● **WHAT THE TASK ASKS**
Update the records below by changing every "interpretive sign" to "information board". Leave all other text unchanged.

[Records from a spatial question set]
— start —

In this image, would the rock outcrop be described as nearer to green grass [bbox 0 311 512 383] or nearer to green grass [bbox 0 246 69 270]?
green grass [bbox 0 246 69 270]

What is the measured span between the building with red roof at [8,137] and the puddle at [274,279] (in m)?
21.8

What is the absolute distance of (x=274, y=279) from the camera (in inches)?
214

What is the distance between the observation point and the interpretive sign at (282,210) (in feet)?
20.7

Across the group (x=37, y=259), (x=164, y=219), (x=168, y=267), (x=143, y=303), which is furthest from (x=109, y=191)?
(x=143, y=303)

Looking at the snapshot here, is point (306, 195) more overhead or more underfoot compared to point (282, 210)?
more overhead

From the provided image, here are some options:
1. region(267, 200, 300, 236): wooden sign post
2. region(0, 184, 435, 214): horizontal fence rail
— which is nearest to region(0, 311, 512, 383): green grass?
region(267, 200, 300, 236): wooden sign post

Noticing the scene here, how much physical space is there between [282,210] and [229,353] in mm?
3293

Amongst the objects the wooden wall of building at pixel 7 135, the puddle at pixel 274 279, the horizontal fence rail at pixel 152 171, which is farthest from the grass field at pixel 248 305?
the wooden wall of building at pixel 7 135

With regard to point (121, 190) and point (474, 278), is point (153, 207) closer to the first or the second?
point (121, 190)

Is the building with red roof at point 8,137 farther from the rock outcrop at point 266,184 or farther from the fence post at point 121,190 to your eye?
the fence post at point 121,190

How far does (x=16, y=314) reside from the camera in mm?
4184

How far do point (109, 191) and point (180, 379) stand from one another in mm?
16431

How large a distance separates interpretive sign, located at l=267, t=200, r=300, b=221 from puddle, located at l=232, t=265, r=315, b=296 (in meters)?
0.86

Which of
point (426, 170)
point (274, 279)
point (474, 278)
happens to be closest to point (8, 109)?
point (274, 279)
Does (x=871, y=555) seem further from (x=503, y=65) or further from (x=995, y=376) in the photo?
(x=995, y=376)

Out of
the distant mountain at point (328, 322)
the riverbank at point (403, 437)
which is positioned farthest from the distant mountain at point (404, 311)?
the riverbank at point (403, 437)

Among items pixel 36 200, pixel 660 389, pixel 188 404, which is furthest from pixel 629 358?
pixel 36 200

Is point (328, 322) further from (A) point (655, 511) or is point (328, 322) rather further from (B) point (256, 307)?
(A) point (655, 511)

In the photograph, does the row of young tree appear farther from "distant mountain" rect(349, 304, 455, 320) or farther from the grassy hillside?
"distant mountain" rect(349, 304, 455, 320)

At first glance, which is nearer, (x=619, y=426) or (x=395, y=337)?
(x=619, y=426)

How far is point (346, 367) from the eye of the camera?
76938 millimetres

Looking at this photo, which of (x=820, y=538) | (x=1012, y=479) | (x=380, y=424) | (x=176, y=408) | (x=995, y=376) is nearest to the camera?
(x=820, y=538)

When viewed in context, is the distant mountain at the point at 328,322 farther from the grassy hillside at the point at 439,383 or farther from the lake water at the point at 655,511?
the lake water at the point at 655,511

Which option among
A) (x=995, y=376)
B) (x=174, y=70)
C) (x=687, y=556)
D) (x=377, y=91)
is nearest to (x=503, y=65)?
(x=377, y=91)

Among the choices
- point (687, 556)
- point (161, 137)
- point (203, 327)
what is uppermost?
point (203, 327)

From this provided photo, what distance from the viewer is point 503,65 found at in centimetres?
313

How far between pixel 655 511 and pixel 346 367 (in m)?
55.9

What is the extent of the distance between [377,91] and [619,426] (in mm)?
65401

— end —

● **WRITTEN ANSWER**
In this image, would the rock outcrop be described as nearer to green grass [bbox 0 311 512 383] or nearer to green grass [bbox 0 246 69 270]?
green grass [bbox 0 246 69 270]

What is the measured span between the building with red roof at [8,137] and the puddle at [274,279] (in m)?
21.8

What is the absolute distance of (x=274, y=279) from the camera (in inches)?
214

What is the distance between the observation point and the information board at (282,210) (in feet)?
20.7

Across the group (x=37, y=259), (x=164, y=219), (x=168, y=267), (x=143, y=303), which is furthest from (x=109, y=191)?
(x=143, y=303)

Looking at the snapshot here, is point (306, 195) more overhead or more underfoot compared to point (282, 210)?
more overhead

From the provided image, here are some options:
1. region(267, 200, 300, 236): wooden sign post
2. region(0, 184, 435, 214): horizontal fence rail
— which is nearest to region(0, 311, 512, 383): green grass?
region(267, 200, 300, 236): wooden sign post

Noticing the scene here, how much physical space is there between [282,210] and [229,353] in mm?
3293

Amongst the objects the wooden wall of building at pixel 7 135, the puddle at pixel 274 279, the horizontal fence rail at pixel 152 171, which is farthest from the grass field at pixel 248 305?
the wooden wall of building at pixel 7 135

With regard to point (121, 190) and point (474, 278), is point (153, 207) closer to the first or the second?
point (121, 190)

Is the building with red roof at point 8,137 farther from the rock outcrop at point 266,184 or farther from the fence post at point 121,190 to your eye?
the fence post at point 121,190

How far does (x=16, y=314) reside from the camera in mm?
4184

How far do point (109, 191) and point (180, 379) stand from one another in mm?
16431

How large a distance separates information board, located at l=267, t=200, r=300, b=221 from puddle, located at l=232, t=265, r=315, b=296 (in meters)?
0.86

Which of
point (426, 170)
point (274, 279)
point (474, 278)
happens to be closest to point (8, 109)?
point (274, 279)
Does (x=871, y=555) seem further from (x=503, y=65) or further from (x=995, y=376) in the photo?
(x=995, y=376)

Out of
the distant mountain at point (328, 322)
the riverbank at point (403, 437)
which is positioned farthest from the distant mountain at point (404, 311)?
the riverbank at point (403, 437)

Among items pixel 36 200, pixel 660 389, pixel 188 404, which is furthest from pixel 629 358?
pixel 36 200

Is point (328, 322) further from (A) point (655, 511) or is point (328, 322) rather further from (B) point (256, 307)?
(A) point (655, 511)

In the photograph, does the row of young tree appear farther from "distant mountain" rect(349, 304, 455, 320) or farther from the grassy hillside?
"distant mountain" rect(349, 304, 455, 320)

At first glance, which is nearer, (x=619, y=426) or (x=395, y=337)?
(x=619, y=426)

How far is point (346, 367) from the eye of the camera?
76938 millimetres

Looking at this photo, which of (x=820, y=538) | (x=1012, y=479) | (x=380, y=424) | (x=176, y=408) | (x=995, y=376) is nearest to the camera?
(x=820, y=538)

When viewed in context, is the distant mountain at the point at 328,322 farther from the grassy hillside at the point at 439,383 or farther from the lake water at the point at 655,511?
the lake water at the point at 655,511

Which option among
A) (x=995, y=376)
B) (x=174, y=70)
C) (x=687, y=556)
D) (x=377, y=91)
is nearest to (x=503, y=65)?
(x=377, y=91)

Among the choices
- point (687, 556)
- point (161, 137)
- point (203, 327)
what is uppermost?
point (203, 327)

From this provided photo, what distance from the viewer is point 503,65 found at in centimetres?
313

How far between pixel 655 511 and pixel 346 367 (in m)?
55.9

What is the extent of the distance between [377,91] and [619,426] (in mm)?
65401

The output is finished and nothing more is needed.